● ABOUT THIS TASK: Every record must reappear in the answer exactly as given.

● SUPPLIED MATERIAL:
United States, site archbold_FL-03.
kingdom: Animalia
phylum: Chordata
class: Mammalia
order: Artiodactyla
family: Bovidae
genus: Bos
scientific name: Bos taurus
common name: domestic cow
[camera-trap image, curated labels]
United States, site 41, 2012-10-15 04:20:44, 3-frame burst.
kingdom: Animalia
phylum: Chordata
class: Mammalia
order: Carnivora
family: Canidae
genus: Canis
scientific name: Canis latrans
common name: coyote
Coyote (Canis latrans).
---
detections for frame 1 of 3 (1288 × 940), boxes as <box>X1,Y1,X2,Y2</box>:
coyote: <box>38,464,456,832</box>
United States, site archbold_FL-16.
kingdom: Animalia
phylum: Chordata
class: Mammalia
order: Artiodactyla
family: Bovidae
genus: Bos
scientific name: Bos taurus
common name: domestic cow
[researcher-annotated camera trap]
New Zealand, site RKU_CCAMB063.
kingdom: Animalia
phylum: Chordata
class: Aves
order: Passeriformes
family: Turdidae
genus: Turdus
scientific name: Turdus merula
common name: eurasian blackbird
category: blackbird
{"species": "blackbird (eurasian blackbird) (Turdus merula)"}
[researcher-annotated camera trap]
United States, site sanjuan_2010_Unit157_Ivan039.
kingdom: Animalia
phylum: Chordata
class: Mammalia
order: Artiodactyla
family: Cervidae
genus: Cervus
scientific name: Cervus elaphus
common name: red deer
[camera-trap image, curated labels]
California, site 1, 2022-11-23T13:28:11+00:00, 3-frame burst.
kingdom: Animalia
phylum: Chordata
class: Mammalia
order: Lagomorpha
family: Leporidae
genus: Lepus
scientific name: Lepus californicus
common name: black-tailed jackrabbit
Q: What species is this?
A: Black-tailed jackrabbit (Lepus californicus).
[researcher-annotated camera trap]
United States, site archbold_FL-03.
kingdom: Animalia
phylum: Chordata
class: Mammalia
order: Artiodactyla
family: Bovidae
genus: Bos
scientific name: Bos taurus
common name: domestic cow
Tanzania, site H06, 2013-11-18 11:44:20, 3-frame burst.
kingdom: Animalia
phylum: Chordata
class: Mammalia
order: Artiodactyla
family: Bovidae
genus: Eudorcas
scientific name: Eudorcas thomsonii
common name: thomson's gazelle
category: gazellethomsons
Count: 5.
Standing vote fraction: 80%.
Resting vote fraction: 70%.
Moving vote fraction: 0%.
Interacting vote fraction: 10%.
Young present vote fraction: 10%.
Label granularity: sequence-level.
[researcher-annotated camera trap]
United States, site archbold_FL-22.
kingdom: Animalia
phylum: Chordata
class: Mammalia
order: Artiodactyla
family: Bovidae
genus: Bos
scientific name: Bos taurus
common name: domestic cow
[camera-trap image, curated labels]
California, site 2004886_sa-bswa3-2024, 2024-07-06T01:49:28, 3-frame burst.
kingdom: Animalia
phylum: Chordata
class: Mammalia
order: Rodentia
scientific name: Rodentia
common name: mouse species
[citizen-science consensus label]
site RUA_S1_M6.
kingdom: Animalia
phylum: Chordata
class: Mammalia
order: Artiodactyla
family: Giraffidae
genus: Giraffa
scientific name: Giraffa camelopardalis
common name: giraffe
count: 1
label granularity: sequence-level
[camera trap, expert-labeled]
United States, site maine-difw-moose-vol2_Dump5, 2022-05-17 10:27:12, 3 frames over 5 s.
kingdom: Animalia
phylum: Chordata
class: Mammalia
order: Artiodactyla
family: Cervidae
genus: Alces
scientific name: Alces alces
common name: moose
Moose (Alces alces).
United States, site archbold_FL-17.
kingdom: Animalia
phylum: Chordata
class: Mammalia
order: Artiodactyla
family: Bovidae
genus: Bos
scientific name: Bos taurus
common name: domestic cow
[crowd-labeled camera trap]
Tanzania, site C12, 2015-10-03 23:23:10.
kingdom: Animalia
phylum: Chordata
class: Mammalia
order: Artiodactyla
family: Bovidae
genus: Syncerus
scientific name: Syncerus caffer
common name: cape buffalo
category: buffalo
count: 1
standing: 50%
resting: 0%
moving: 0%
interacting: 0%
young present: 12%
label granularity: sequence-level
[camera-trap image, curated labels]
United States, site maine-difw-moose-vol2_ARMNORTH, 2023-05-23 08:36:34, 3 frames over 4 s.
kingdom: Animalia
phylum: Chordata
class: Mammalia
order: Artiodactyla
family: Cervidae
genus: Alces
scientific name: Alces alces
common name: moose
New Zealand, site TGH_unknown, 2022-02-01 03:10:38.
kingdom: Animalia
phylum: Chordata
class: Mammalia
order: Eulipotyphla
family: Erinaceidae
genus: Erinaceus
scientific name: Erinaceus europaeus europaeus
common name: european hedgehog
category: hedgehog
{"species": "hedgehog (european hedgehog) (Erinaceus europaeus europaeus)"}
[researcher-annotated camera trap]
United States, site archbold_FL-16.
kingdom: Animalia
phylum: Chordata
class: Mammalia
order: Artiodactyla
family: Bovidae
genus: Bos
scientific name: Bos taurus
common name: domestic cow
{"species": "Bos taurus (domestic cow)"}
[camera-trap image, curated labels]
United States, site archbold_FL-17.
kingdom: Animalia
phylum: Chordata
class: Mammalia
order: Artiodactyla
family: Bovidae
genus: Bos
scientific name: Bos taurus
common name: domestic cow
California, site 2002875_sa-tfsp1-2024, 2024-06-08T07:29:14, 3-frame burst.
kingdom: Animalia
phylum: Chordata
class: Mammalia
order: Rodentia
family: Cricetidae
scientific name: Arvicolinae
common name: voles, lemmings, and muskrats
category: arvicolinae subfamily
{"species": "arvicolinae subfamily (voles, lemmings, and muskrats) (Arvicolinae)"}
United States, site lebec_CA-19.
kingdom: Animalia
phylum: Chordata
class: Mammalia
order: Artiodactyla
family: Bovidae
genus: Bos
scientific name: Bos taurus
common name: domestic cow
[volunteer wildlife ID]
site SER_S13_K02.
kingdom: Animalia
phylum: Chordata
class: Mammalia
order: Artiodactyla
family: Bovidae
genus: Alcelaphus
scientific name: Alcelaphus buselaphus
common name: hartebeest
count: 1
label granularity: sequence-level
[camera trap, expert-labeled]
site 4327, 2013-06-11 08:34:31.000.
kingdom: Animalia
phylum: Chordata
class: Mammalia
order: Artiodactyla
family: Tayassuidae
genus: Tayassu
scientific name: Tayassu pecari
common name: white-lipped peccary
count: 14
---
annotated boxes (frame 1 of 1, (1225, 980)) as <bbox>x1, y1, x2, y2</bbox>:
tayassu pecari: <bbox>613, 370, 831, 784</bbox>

● EXERCISE ANSWER:
United States, site archbold_FL-03.
kingdom: Animalia
phylum: Chordata
class: Mammalia
order: Artiodactyla
family: Bovidae
genus: Bos
scientific name: Bos taurus
common name: domestic cow
[camera-trap image, curated labels]
United States, site 41, 2012-10-15 04:20:44, 3-frame burst.
kingdom: Animalia
phylum: Chordata
class: Mammalia
order: Carnivora
family: Canidae
genus: Canis
scientific name: Canis latrans
common name: coyote
Coyote (Canis latrans).
---
detections for frame 1 of 3 (1288 × 940), boxes as <box>X1,Y1,X2,Y2</box>:
coyote: <box>38,464,456,832</box>
United States, site archbold_FL-16.
kingdom: Animalia
phylum: Chordata
class: Mammalia
order: Artiodactyla
family: Bovidae
genus: Bos
scientific name: Bos taurus
common name: domestic cow
[researcher-annotated camera trap]
New Zealand, site RKU_CCAMB063.
kingdom: Animalia
phylum: Chordata
class: Aves
order: Passeriformes
family: Turdidae
genus: Turdus
scientific name: Turdus merula
common name: eurasian blackbird
category: blackbird
{"species": "blackbird (eurasian blackbird) (Turdus merula)"}
[researcher-annotated camera trap]
United States, site sanjuan_2010_Unit157_Ivan039.
kingdom: Animalia
phylum: Chordata
class: Mammalia
order: Artiodactyla
family: Cervidae
genus: Cervus
scientific name: Cervus elaphus
common name: red deer
[camera-trap image, curated labels]
California, site 1, 2022-11-23T13:28:11+00:00, 3-frame burst.
kingdom: Animalia
phylum: Chordata
class: Mammalia
order: Lagomorpha
family: Leporidae
genus: Lepus
scientific name: Lepus californicus
common name: black-tailed jackrabbit
Q: What species is this?
A: Black-tailed jackrabbit (Lepus californicus).
[researcher-annotated camera trap]
United States, site archbold_FL-03.
kingdom: Animalia
phylum: Chordata
class: Mammalia
order: Artiodactyla
family: Bovidae
genus: Bos
scientific name: Bos taurus
common name: domestic cow
Tanzania, site H06, 2013-11-18 11:44:20, 3-frame burst.
kingdom: Animalia
phylum: Chordata
class: Mammalia
order: Artiodactyla
family: Bovidae
genus: Eudorcas
scientific name: Eudorcas thomsonii
common name: thomson's gazelle
category: gazellethomsons
Count: 5.
Standing vote fraction: 80%.
Resting vote fraction: 70%.
Moving vote fraction: 0%.
Interacting vote fraction: 10%.
Young present vote fraction: 10%.
Label granularity: sequence-level.
[researcher-annotated camera trap]
United States, site archbold_FL-22.
kingdom: Animalia
phylum: Chordata
class: Mammalia
order: Artiodactyla
family: Bovidae
genus: Bos
scientific name: Bos taurus
common name: domestic cow
[camera-trap image, curated labels]
California, site 2004886_sa-bswa3-2024, 2024-07-06T01:49:28, 3-frame burst.
kingdom: Animalia
phylum: Chordata
class: Mammalia
order: Rodentia
scientific name: Rodentia
common name: mouse species
[citizen-science consensus label]
site RUA_S1_M6.
kingdom: Animalia
phylum: Chordata
class: Mammalia
order: Artiodactyla
family: Giraffidae
genus: Giraffa
scientific name: Giraffa camelopardalis
common name: giraffe
count: 1
label granularity: sequence-level
[camera trap, expert-labeled]
United States, site maine-difw-moose-vol2_Dump5, 2022-05-17 10:27:12, 3 frames over 5 s.
kingdom: Animalia
phylum: Chordata
class: Mammalia
order: Artiodactyla
family: Cervidae
genus: Alces
scientific name: Alces alces
common name: moose
Moose (Alces alces).
United States, site archbold_FL-17.
kingdom: Animalia
phylum: Chordata
class: Mammalia
order: Artiodactyla
family: Bovidae
genus: Bos
scientific name: Bos taurus
common name: domestic cow
[crowd-labeled camera trap]
Tanzania, site C12, 2015-10-03 23:23:10.
kingdom: Animalia
phylum: Chordata
class: Mammalia
order: Artiodactyla
family: Bovidae
genus: Syncerus
scientific name: Syncerus caffer
common name: cape buffalo
category: buffalo
count: 1
standing: 50%
resting: 0%
moving: 0%
interacting: 0%
young present: 12%
label granularity: sequence-level
[camera-trap image, curated labels]
United States, site maine-difw-moose-vol2_ARMNORTH, 2023-05-23 08:36:34, 3 frames over 4 s.
kingdom: Animalia
phylum: Chordata
class: Mammalia
order: Artiodactyla
family: Cervidae
genus: Alces
scientific name: Alces alces
common name: moose
New Zealand, site TGH_unknown, 2022-02-01 03:10:38.
kingdom: Animalia
phylum: Chordata
class: Mammalia
order: Eulipotyphla
family: Erinaceidae
genus: Erinaceus
scientific name: Erinaceus europaeus europaeus
common name: european hedgehog
category: hedgehog
{"species": "hedgehog (european hedgehog) (Erinaceus europaeus europaeus)"}
[researcher-annotated camera trap]
United States, site archbold_FL-16.
kingdom: Animalia
phylum: Chordata
class: Mammalia
order: Artiodactyla
family: Bovidae
genus: Bos
scientific name: Bos taurus
common name: domestic cow
{"species": "Bos taurus (domestic cow)"}
[camera-trap image, curated labels]
United States, site archbold_FL-17.
kingdom: Animalia
phylum: Chordata
class: Mammalia
order: Artiodactyla
family: Bovidae
genus: Bos
scientific name: Bos taurus
common name: domestic cow
California, site 2002875_sa-tfsp1-2024, 2024-06-08T07:29:14, 3-frame burst.
kingdom: Animalia
phylum: Chordata
class: Mammalia
order: Rodentia
family: Cricetidae
scientific name: Arvicolinae
common name: voles, lemmings, and muskrats
category: arvicolinae subfamily
{"species": "arvicolinae subfamily (voles, lemmings, and muskrats) (Arvicolinae)"}
United States, site lebec_CA-19.
kingdom: Animalia
phylum: Chordata
class: Mammalia
order: Artiodactyla
family: Bovidae
genus: Bos
scientific name: Bos taurus
common name: domestic cow
[volunteer wildlife ID]
site SER_S13_K02.
kingdom: Animalia
phylum: Chordata
class: Mammalia
order: Artiodactyla
family: Bovidae
genus: Alcelaphus
scientific name: Alcelaphus buselaphus
common name: hartebeest
count: 1
label granularity: sequence-level
[camera trap, expert-labeled]
site 4327, 2013-06-11 08:34:31.000.
kingdom: Animalia
phylum: Chordata
class: Mammalia
order: Artiodactyla
family: Tayassuidae
genus: Tayassu
scientific name: Tayassu pecari
common name: white-lipped peccary
count: 14
---
annotated boxes (frame 1 of 1, (1225, 980)) as <bbox>x1, y1, x2, y2</bbox>:
tayassu pecari: <bbox>613, 370, 831, 784</bbox>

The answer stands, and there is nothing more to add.